Life Edit is looking for an experienced CMC professional with strong organizational, strategic, and communication skills, and the desire to be part of a highly collaborative and cross-functional team. The successful applicant will define and execute on CMC strategy for Life Edit’s clinical programs. . A strong background in CMC and process development, and experience with mRNA and/or protein manufacturing will be critical for success in this role. This is an exciting opportunity to help build a successful therapeutics company from an early stage.

Here’s What You’ll Do:

Develop and direct the CMC strategy to support Life Edit’s clinical development programs
Establish goals and ensure operational execution of CMC development plan
Oversee external process and analytical development to support the manufacturing of proteins, mRNA and synthetic guide RNA for cell therapies
Collaborate effectively and leverage internal R&D, technical operations and quality teams as needed to achieve goals
Serve as a contact for interactions with regulatory agencies including preparation of relevant portions of IND filings (i.e.

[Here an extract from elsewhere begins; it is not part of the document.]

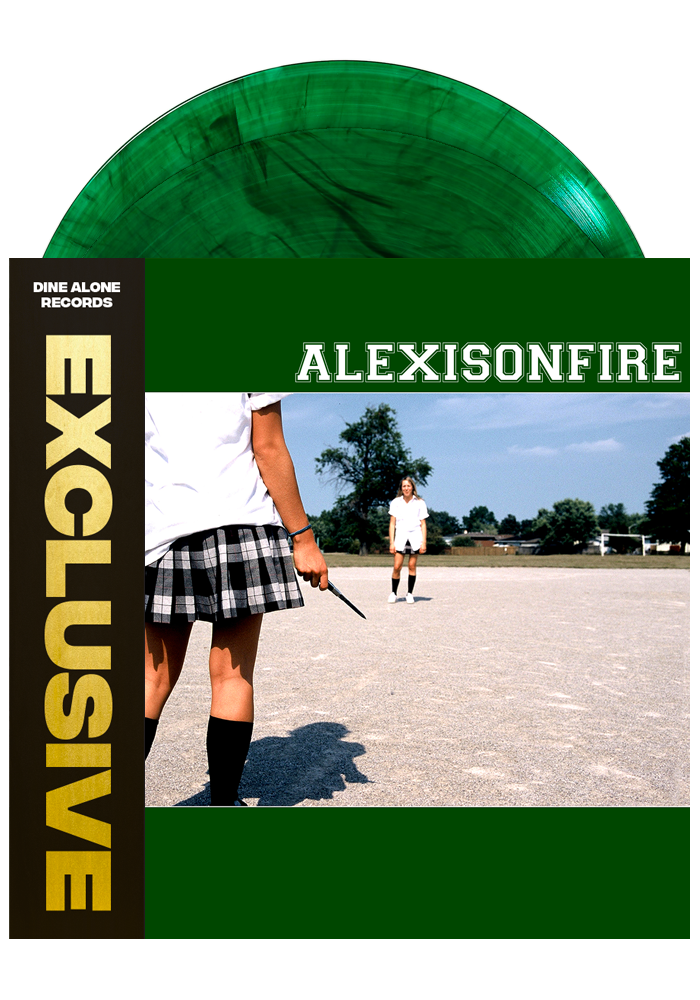 Alexisonfire - Alexisonfire (Green/Black 2LP)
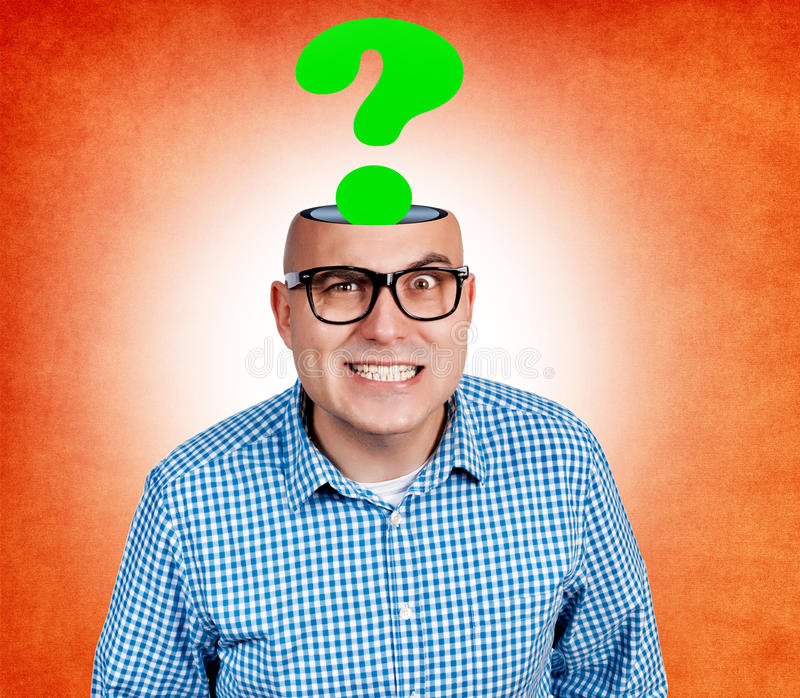 Funny Bald Guy Royalty Free Stock Photo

Module 3) and other regulatory communications
Maintain knowledge of regulatory guidance on cell and gene therapy CMC.

Job Requirements


Requirements:

Advanced degree (M.S. or Ph.D.) in biology, biochemistry, chemistry, chemical, biochemical, or biological engineering.
Experience entering biologic drugs into the clinic, IND (or equivalent) submissions, and preferably BLA (or equivalent) submissions.
Leadership experience in process and analytical development, working with CDMOs and CROs to support scale up and manufacturing.
Experience with ex vivo gene editing, and cell/gene therapies is highly preferred.
Substantial experience with the oversight of process development of the production and manufacture of proteins and/or nucleic acids.
Understanding of drug development and regulation and familiarity with current regulatory guidance related to cell and gene therapies.
Why join Life Edit Therapeutics?

Life Edit Therapeutics, an ElevateBio portfolio company, is a gene editing company on a mission to rewrite the future by curing disease, making any edit, anywhere. Life Edit has built a world-class genome editing platform with one of the world’s largest and most diverse collections of novel RNA-guided nucleases (RGNs) and base editors. The company’s next-generation editing systems will propel the development of novel human therapeutics by enabling ex vivo engineering for cell therapies and regenerative medicines and in vivo delivery of gene therapies.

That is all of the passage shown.